The most isometric femoral socket location was approximately midway on the Blumensaat line, just posterior to the intercondylar femoral notch. This was true during both motions and for all three tibial attachment sites studied. A graft in the most isometric position underwent approximately two and six percent strain during step-up and sit-to-stand, respectively.

The strains were most affected by changing the femoral socket positions in the anterior-posterior direction. Posterior attachments resulted in decreased lengths with increasing flexion angles, and anterior-distal grafts increased in length with increasing flexion angles.

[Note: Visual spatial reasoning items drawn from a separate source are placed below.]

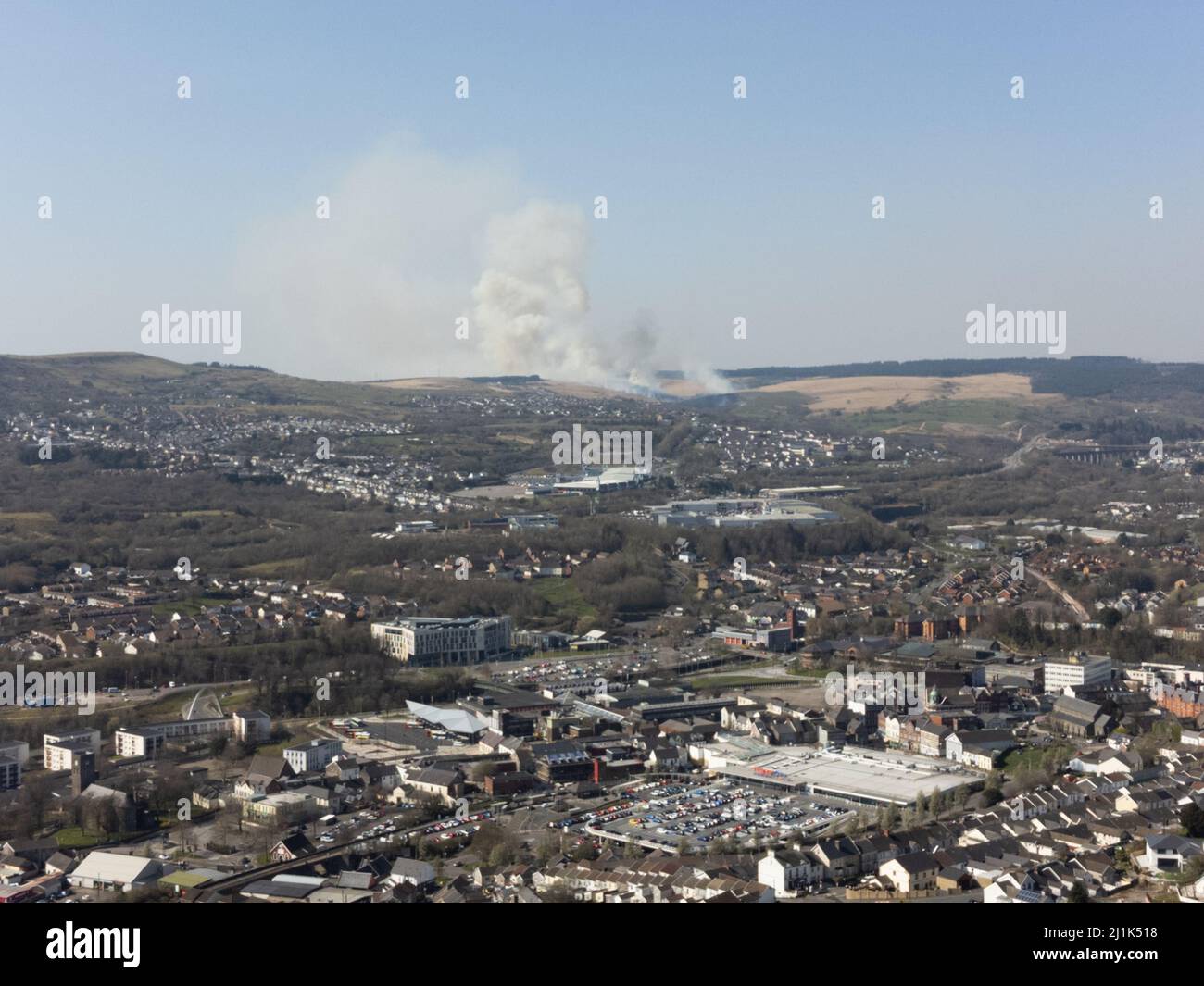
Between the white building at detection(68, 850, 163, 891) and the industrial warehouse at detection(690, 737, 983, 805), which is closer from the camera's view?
the white building at detection(68, 850, 163, 891)

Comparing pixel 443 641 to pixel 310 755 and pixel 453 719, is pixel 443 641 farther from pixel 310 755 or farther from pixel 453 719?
pixel 310 755

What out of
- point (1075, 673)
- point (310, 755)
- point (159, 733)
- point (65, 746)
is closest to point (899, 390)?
point (1075, 673)

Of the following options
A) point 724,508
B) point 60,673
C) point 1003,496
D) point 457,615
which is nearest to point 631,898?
point 60,673

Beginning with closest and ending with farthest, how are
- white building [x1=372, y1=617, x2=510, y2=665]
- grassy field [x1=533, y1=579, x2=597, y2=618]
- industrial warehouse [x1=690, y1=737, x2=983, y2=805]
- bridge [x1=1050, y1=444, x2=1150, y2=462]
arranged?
industrial warehouse [x1=690, y1=737, x2=983, y2=805], white building [x1=372, y1=617, x2=510, y2=665], grassy field [x1=533, y1=579, x2=597, y2=618], bridge [x1=1050, y1=444, x2=1150, y2=462]

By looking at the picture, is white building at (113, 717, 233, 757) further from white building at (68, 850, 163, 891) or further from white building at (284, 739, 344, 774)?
white building at (68, 850, 163, 891)

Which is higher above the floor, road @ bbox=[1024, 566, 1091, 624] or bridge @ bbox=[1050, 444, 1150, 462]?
bridge @ bbox=[1050, 444, 1150, 462]

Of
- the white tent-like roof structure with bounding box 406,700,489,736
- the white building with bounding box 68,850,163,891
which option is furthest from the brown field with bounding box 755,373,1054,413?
the white building with bounding box 68,850,163,891

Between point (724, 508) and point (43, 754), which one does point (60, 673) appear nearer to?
point (43, 754)

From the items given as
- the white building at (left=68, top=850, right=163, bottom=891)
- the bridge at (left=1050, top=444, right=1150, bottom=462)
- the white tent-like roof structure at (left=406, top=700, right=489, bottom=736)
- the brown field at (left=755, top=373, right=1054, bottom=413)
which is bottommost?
the white tent-like roof structure at (left=406, top=700, right=489, bottom=736)
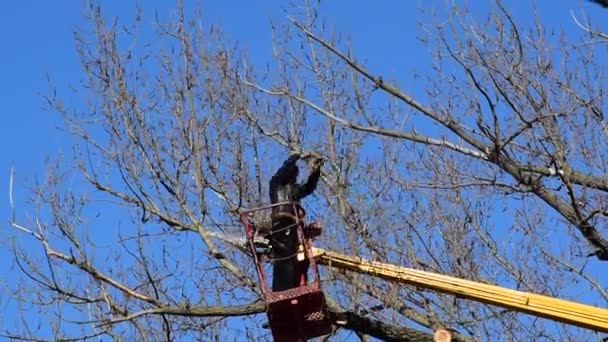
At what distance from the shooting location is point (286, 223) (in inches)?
317

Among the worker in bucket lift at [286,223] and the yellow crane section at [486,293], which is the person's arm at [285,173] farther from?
the yellow crane section at [486,293]

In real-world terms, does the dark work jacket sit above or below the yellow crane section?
above

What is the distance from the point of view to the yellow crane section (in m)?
8.38

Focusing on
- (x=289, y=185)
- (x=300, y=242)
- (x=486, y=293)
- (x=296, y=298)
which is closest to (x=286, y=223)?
(x=300, y=242)

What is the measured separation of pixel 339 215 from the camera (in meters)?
10.6

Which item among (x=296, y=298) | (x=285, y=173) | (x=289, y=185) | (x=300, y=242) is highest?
(x=285, y=173)

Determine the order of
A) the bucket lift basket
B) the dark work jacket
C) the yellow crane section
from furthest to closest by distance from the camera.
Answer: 1. the yellow crane section
2. the dark work jacket
3. the bucket lift basket

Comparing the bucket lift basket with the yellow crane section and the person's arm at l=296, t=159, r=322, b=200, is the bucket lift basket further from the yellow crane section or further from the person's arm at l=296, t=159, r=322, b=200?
the yellow crane section

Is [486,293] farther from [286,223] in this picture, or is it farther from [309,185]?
[286,223]

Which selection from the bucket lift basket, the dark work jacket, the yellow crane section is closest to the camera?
the bucket lift basket

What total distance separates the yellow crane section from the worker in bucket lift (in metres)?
0.37

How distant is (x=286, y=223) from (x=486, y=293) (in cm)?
167

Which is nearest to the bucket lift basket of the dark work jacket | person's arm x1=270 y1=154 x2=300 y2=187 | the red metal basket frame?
the red metal basket frame

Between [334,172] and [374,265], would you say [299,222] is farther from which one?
[334,172]
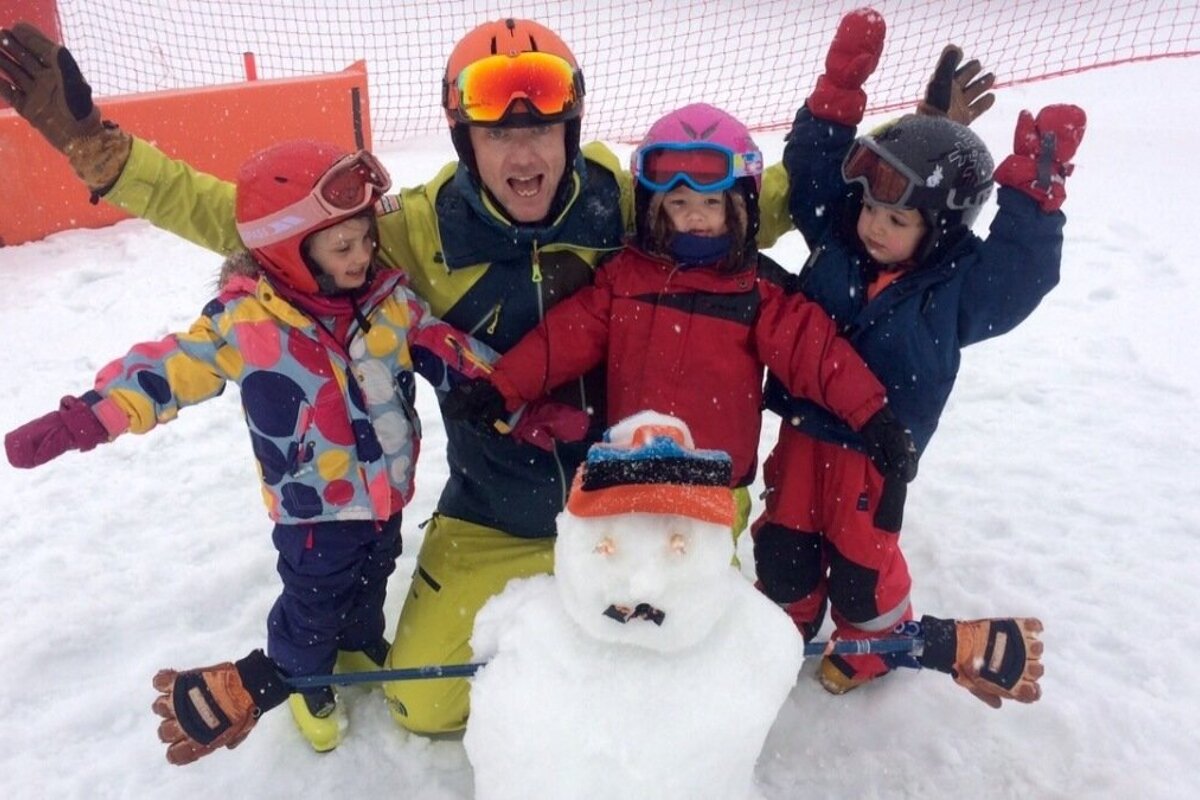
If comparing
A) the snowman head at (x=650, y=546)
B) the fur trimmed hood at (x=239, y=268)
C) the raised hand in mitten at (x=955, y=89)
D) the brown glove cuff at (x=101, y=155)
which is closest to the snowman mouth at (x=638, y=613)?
the snowman head at (x=650, y=546)

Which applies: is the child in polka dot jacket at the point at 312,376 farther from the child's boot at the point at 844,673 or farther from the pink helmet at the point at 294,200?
the child's boot at the point at 844,673

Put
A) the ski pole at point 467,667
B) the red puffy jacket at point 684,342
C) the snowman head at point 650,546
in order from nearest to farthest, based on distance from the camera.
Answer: the snowman head at point 650,546, the ski pole at point 467,667, the red puffy jacket at point 684,342

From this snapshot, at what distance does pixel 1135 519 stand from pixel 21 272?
600 cm

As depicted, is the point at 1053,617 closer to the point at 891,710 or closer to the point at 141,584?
the point at 891,710

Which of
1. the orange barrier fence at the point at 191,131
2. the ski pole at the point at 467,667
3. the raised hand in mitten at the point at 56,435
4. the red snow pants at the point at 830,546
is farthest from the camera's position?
the orange barrier fence at the point at 191,131

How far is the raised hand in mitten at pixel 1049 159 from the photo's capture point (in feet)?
6.62

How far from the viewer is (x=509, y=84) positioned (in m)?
2.21

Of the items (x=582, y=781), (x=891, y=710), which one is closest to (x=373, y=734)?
(x=582, y=781)

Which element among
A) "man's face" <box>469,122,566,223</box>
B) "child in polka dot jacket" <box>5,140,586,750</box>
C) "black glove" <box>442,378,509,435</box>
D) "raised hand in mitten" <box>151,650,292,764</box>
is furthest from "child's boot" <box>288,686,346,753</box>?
"man's face" <box>469,122,566,223</box>

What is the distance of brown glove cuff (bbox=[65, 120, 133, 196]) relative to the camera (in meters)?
2.11

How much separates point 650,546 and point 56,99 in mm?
1874

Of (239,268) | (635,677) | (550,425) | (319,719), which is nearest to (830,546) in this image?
(550,425)

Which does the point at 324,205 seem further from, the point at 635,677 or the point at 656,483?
the point at 635,677

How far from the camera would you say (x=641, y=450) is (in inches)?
56.4
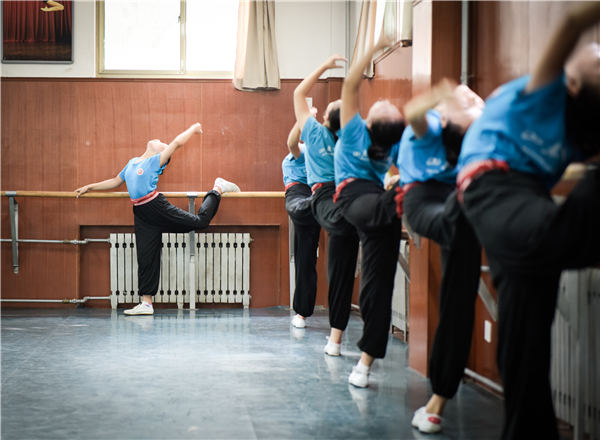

The researchers give the example that graft fixation at 30° of flexion may result in poor outcomes if the femoral socket is placed posteriorly because of repetitive stretch, shortening cycles from 30° to full extension. Such a possibility is an especially important consideration for the posterolateral socket during double-bundle ACL reconstruction.

The researchers call attention to the fact that the most isometric point on the femur was located far from the anatomic ACL insertion site. Beyond approximately 20° of knee flexion, the most isometric location and the over-the-top location had significantly higher strains than the anatomic location. These increased strains may account for the lack of improved outcomes with nonanatomic reconstructions.

The researchers also found that tibial location (anatomic, over-the-top or most isometric) significantly affected mean isometry. Other researchers recently reported that posterior positioning of the tibial socket is associated with increased risk of revision, and the authors say that further study of this issue is warranted.